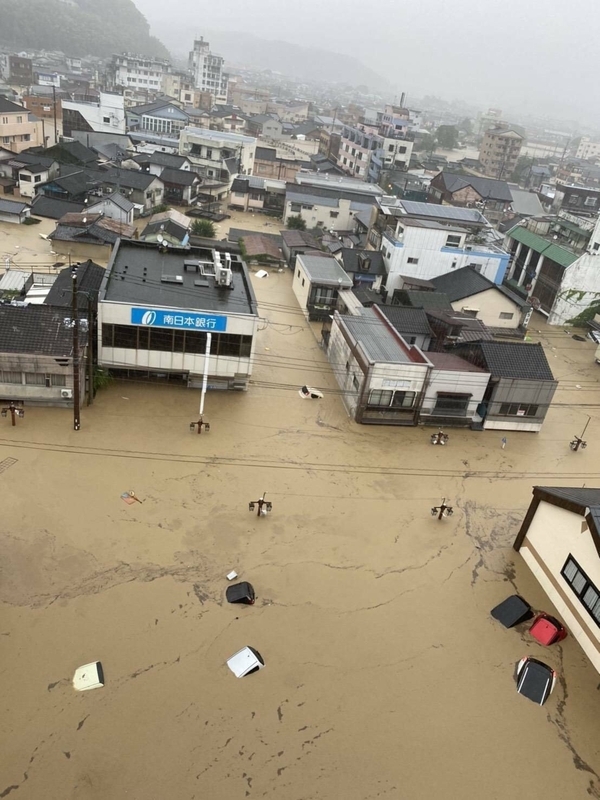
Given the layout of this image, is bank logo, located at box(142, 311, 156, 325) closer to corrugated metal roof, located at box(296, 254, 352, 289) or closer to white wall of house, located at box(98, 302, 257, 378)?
white wall of house, located at box(98, 302, 257, 378)

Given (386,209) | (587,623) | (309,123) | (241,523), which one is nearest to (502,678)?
(587,623)

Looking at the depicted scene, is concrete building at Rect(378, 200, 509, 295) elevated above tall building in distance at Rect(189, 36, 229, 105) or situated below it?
below

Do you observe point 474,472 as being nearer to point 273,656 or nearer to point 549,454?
point 549,454

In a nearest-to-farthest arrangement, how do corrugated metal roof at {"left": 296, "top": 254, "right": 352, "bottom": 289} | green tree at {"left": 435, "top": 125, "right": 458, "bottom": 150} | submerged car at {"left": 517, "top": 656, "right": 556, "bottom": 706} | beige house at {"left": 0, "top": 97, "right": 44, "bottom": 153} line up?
submerged car at {"left": 517, "top": 656, "right": 556, "bottom": 706}
corrugated metal roof at {"left": 296, "top": 254, "right": 352, "bottom": 289}
beige house at {"left": 0, "top": 97, "right": 44, "bottom": 153}
green tree at {"left": 435, "top": 125, "right": 458, "bottom": 150}

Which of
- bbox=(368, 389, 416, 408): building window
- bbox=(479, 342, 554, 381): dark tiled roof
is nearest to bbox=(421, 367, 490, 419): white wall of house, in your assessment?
bbox=(368, 389, 416, 408): building window

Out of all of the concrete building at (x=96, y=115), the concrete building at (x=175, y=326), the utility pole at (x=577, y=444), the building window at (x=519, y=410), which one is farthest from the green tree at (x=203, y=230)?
the concrete building at (x=96, y=115)

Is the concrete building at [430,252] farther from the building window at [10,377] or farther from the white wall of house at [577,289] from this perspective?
the building window at [10,377]

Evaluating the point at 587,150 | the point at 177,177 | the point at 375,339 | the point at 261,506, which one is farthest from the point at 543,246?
the point at 587,150
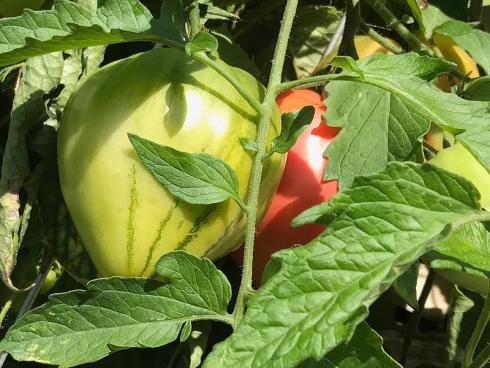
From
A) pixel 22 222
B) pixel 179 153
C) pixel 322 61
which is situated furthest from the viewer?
pixel 322 61

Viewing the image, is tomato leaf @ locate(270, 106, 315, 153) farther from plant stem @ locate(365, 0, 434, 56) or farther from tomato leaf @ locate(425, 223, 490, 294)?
plant stem @ locate(365, 0, 434, 56)

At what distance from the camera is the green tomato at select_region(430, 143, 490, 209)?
822 millimetres

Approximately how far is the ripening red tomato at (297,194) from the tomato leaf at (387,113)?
4 centimetres

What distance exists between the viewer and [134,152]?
26.3 inches

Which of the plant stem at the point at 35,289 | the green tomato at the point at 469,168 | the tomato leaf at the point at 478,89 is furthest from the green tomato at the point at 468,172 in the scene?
the plant stem at the point at 35,289

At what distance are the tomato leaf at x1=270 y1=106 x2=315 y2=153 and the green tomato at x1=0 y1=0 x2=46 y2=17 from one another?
28 cm

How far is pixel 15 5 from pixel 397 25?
485 mm

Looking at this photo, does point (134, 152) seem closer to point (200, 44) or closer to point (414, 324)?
point (200, 44)

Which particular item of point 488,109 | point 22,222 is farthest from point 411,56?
point 22,222

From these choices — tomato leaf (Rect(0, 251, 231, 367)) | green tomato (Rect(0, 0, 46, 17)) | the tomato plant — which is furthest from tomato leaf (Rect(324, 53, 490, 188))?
green tomato (Rect(0, 0, 46, 17))

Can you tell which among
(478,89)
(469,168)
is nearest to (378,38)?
(478,89)

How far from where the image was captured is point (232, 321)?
647 mm

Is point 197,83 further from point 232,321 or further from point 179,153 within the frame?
point 232,321

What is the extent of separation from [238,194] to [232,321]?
0.34 ft
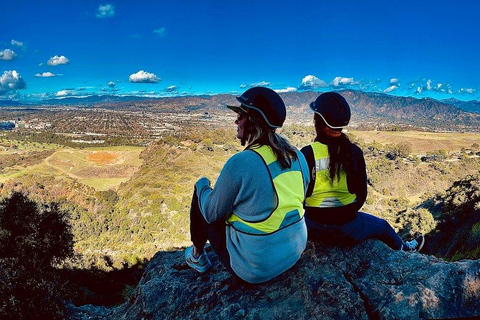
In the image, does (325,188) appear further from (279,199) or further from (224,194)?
(224,194)

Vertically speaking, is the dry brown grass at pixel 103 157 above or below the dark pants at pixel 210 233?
above

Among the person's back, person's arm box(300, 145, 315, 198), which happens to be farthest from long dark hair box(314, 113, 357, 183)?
person's arm box(300, 145, 315, 198)

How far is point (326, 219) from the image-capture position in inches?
160

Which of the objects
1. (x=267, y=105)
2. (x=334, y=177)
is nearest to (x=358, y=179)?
(x=334, y=177)

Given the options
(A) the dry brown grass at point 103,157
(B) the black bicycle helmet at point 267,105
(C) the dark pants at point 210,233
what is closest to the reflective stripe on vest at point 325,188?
(B) the black bicycle helmet at point 267,105

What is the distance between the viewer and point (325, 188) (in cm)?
387

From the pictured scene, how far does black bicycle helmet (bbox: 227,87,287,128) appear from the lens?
9.51ft

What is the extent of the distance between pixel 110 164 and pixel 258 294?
87756 millimetres

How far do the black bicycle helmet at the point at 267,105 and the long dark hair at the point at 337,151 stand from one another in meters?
1.08

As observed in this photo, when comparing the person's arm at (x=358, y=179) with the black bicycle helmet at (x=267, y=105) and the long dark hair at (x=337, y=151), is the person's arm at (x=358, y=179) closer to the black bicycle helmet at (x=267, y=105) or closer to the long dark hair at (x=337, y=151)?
the long dark hair at (x=337, y=151)

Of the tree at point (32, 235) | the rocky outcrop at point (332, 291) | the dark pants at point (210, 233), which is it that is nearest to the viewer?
the rocky outcrop at point (332, 291)

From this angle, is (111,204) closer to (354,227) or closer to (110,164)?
(110,164)

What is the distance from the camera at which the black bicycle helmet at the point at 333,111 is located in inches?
146

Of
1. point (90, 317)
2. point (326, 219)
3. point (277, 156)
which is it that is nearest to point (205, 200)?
point (277, 156)
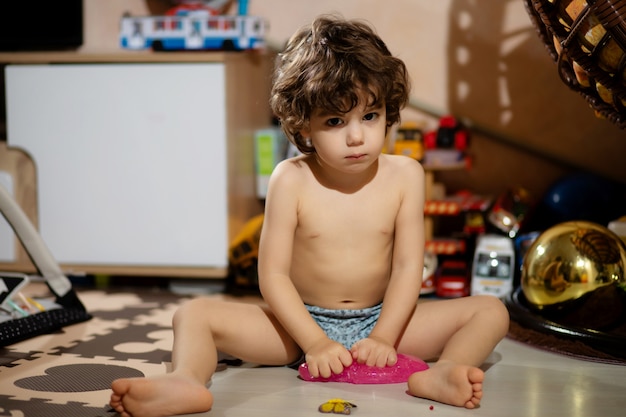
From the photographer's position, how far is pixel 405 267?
1189 mm

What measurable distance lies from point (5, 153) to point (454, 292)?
1097 millimetres

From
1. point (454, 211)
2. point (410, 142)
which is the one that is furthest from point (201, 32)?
point (454, 211)

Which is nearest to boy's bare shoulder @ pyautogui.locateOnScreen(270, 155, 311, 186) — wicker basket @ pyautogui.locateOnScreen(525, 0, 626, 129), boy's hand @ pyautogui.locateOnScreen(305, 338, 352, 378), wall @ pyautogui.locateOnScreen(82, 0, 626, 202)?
boy's hand @ pyautogui.locateOnScreen(305, 338, 352, 378)

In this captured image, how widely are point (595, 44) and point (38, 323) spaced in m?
1.06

[Stated goal]: Rewrite all of the records above with "utility pole" changed to "lamp post" everywhere and everything else left as it is. Leave the pictures out.

[Task answer]:
Given the layout of this image, is bank logo, located at box(142, 311, 156, 325) closer to corrugated metal roof, located at box(296, 254, 352, 289) or closer to white wall of house, located at box(98, 302, 257, 378)?
white wall of house, located at box(98, 302, 257, 378)

Given (386,209) | (587,623) | (309,123) | (241,523), which one is nearest to (502,678)?
(587,623)

Looking at the depicted scene, is concrete building at Rect(378, 200, 509, 295) elevated above tall building in distance at Rect(189, 36, 229, 105) or situated below it?
below

Do you observe point 474,472 as being nearer to point 273,656 or nearer to point 549,454?
point 549,454

In a nearest-to-farthest arrangement, how do corrugated metal roof at {"left": 296, "top": 254, "right": 352, "bottom": 289} | green tree at {"left": 435, "top": 125, "right": 458, "bottom": 150} | submerged car at {"left": 517, "top": 656, "right": 556, "bottom": 706} | beige house at {"left": 0, "top": 97, "right": 44, "bottom": 153} line up?
submerged car at {"left": 517, "top": 656, "right": 556, "bottom": 706}
corrugated metal roof at {"left": 296, "top": 254, "right": 352, "bottom": 289}
beige house at {"left": 0, "top": 97, "right": 44, "bottom": 153}
green tree at {"left": 435, "top": 125, "right": 458, "bottom": 150}

Which of
- bbox=(368, 389, 416, 408): building window
- bbox=(479, 342, 554, 381): dark tiled roof
is nearest to bbox=(421, 367, 490, 419): white wall of house, in your assessment?
bbox=(368, 389, 416, 408): building window

Out of all of the concrete building at (x=96, y=115), the concrete building at (x=175, y=326), the lamp post at (x=577, y=444), the building window at (x=519, y=410), which one is farthest from the green tree at (x=203, y=230)?
the concrete building at (x=96, y=115)

Is the concrete building at [430,252] farther from the building window at [10,377] or farther from the white wall of house at [577,289] from this perspective?
the building window at [10,377]

Evaluating the point at 587,150 | the point at 177,177 | the point at 375,339 | the point at 261,506, which one is farthest from the point at 543,246?
the point at 587,150
From
A) pixel 22 222
B) pixel 179 153
C) pixel 322 61
which is situated furthest from the viewer?
pixel 322 61

Viewing the image, is tomato leaf @ locate(270, 106, 315, 153) farther from plant stem @ locate(365, 0, 434, 56) or farther from tomato leaf @ locate(425, 223, 490, 294)?
plant stem @ locate(365, 0, 434, 56)

At what distance from the camera is the green tomato at select_region(430, 143, 490, 209)?
822 millimetres

Approximately how far is the ripening red tomato at (297,194) from the tomato leaf at (387,113)?
4 centimetres

What distance exists between the viewer and [134,152]?
26.3 inches

Which of the plant stem at the point at 35,289 | the green tomato at the point at 469,168 | the tomato leaf at the point at 478,89 is furthest from the green tomato at the point at 468,172 in the scene?
the plant stem at the point at 35,289

At what distance are the tomato leaf at x1=270 y1=106 x2=315 y2=153 and the green tomato at x1=0 y1=0 x2=46 y2=17 from one another?
28 cm

How far is pixel 15 5 from pixel 397 25?
485 mm

Looking at this photo, does point (134, 152) seem closer to point (200, 44) or closer to point (414, 324)?
point (200, 44)

Which particular item of point 488,109 | point 22,222 is farthest from point 411,56?
point 22,222

From these choices — tomato leaf (Rect(0, 251, 231, 367)) | green tomato (Rect(0, 0, 46, 17)) | the tomato plant — which is furthest from tomato leaf (Rect(324, 53, 490, 188))?
green tomato (Rect(0, 0, 46, 17))

Can you tell which among
(478,89)
(469,168)
is nearest to (378,38)?
(478,89)

How far from where the image was captured is point (232, 321)?
647 mm

Is point 197,83 further from point 232,321 or further from point 179,153 within the frame?
point 232,321

What is the extent of separation from [238,194] to [232,321]?
0.34 ft
In the image, does (325,188) appear further from (279,199) or further from (224,194)?
(224,194)

Vertically speaking, is the dry brown grass at pixel 103 157 above or below the dark pants at pixel 210 233?
above

Among the person's back, person's arm box(300, 145, 315, 198), which happens to be farthest from long dark hair box(314, 113, 357, 183)?
person's arm box(300, 145, 315, 198)

How far is point (326, 219) from the image-capture position in inches?
160

Which of the objects
1. (x=267, y=105)
2. (x=334, y=177)
is nearest to (x=358, y=179)?
(x=334, y=177)

Given the options
(A) the dry brown grass at point 103,157
(B) the black bicycle helmet at point 267,105
(C) the dark pants at point 210,233
what is closest to the reflective stripe on vest at point 325,188?
(B) the black bicycle helmet at point 267,105

What is the distance between the viewer and point (325, 188) (in cm)?
387

From the pictured scene, how far does black bicycle helmet (bbox: 227,87,287,128) appear from the lens?
9.51ft

What is the extent of the distance between pixel 110 164 and pixel 258 294?
87756 millimetres

How far do the black bicycle helmet at the point at 267,105 and the long dark hair at the point at 337,151 stand from one another in meters?
1.08

As observed in this photo, when comparing the person's arm at (x=358, y=179) with the black bicycle helmet at (x=267, y=105) and the long dark hair at (x=337, y=151), is the person's arm at (x=358, y=179) closer to the black bicycle helmet at (x=267, y=105) or closer to the long dark hair at (x=337, y=151)?
the long dark hair at (x=337, y=151)

Of the tree at point (32, 235) | the rocky outcrop at point (332, 291) | the dark pants at point (210, 233), which is it that is nearest to the viewer?
the rocky outcrop at point (332, 291)

From this angle, is (111,204) closer to (354,227) or closer to (110,164)?
(110,164)

What is the distance from the camera at which the black bicycle helmet at the point at 333,111 is located in inches?
146

Of
1. point (90, 317)
2. point (326, 219)
3. point (277, 156)
which is it that is nearest to point (205, 200)?
point (277, 156)
From the photographer's position, how far is pixel 405 267?
1189 mm

What measurable distance lies from point (5, 153) to point (454, 292)?
1097 millimetres

From
1. point (454, 211)
2. point (410, 142)
which is the one that is furthest from point (201, 32)?
point (454, 211)

Which is nearest to boy's bare shoulder @ pyautogui.locateOnScreen(270, 155, 311, 186) — wicker basket @ pyautogui.locateOnScreen(525, 0, 626, 129), boy's hand @ pyautogui.locateOnScreen(305, 338, 352, 378), wall @ pyautogui.locateOnScreen(82, 0, 626, 202)?
boy's hand @ pyautogui.locateOnScreen(305, 338, 352, 378)

In this captured image, how widely are point (595, 44) and point (38, 323) spaced in m?
1.06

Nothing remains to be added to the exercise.